Der Berliner Fahrgastverband IGEB hat mehrfach kritisiert, dass der Boulevard der Stars ausgerechnet auf dem Mittelstreifen der Potsdamer Straße realisiert wird. Denn hier plant der Senat auch das wichtigste Neubauprojekt für die Berliner Straßenbahn: die Verlängerung vom Alexanderplatz über den Potsdamer Platz zum Kulturforum. In einer zweiten Etappe soll diese Straßenbahn später vom Kulturforum bis zum Rathaus Steglitz weitergeführt werden.

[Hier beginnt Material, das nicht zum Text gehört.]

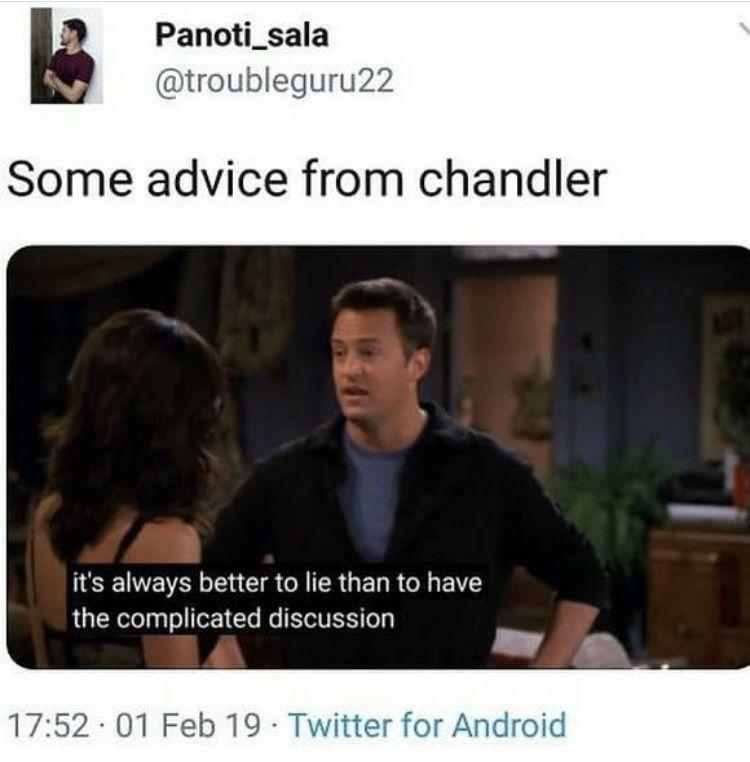 Friends Meme Funny Friend Memes Friends Quotes Friends Episodes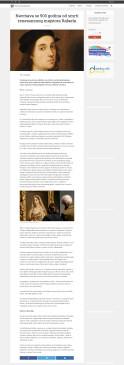 0704-mreza-mira.net-navrsava-se-500-godina-od-smrti-renesansnog-majstora-rafaela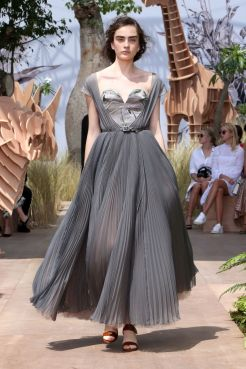 DIOR_Haute Couture AW2017-18_luxe-net_fashion_week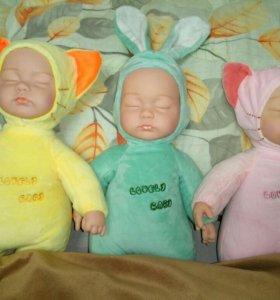 Кукла - сплюшка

Doch ausgerechnet die Senatsverwaltung für Stadtentwicklung, die für diese Straßenbahnplanung verantwortlich ist, hat sich nun für die Anlage des Boulevard der Stars auf dem Mittelstreifen entschieden. Ab heute ist das Kunstwerk Realität. Das gilt es zu akzeptieren. Aber der Berliner Fahrgastverband IGEB erwartet zugleich vom Senat, dass dieser akzeptiert, dass der Boulevard der Stars an dieser Stelle ein temporäres Kunstwerk ist. In einigen Jahren fährt hier die Straßenbahn. Und alle Fachleute sagen, derzeit meist hinter vorgehaltener Hand, dass der Boulevard der Stars aus Sicherheitsgründen nicht mit einem Straßenbahnbetrieb vereinbar ist.
Zum Beweis genügt ein Blick in die Ausschreibung für den Realisierungswettbewerb für den Boulevard der Stars vom Februar 2009. Darin schrieb die Senatsverwaltung für Stadtentwicklung unmissverständlich, dass ?ein Fußgängerverkehr auf den lediglich 3 m breiten Streifen zwischen Straßenbahntrasse und Fahrbahnen aus Sicherheitsgründen nicht zu vertreten ist (Pressemeldung Berliner Fahrgastverband IGEB e.V., 13.09.10).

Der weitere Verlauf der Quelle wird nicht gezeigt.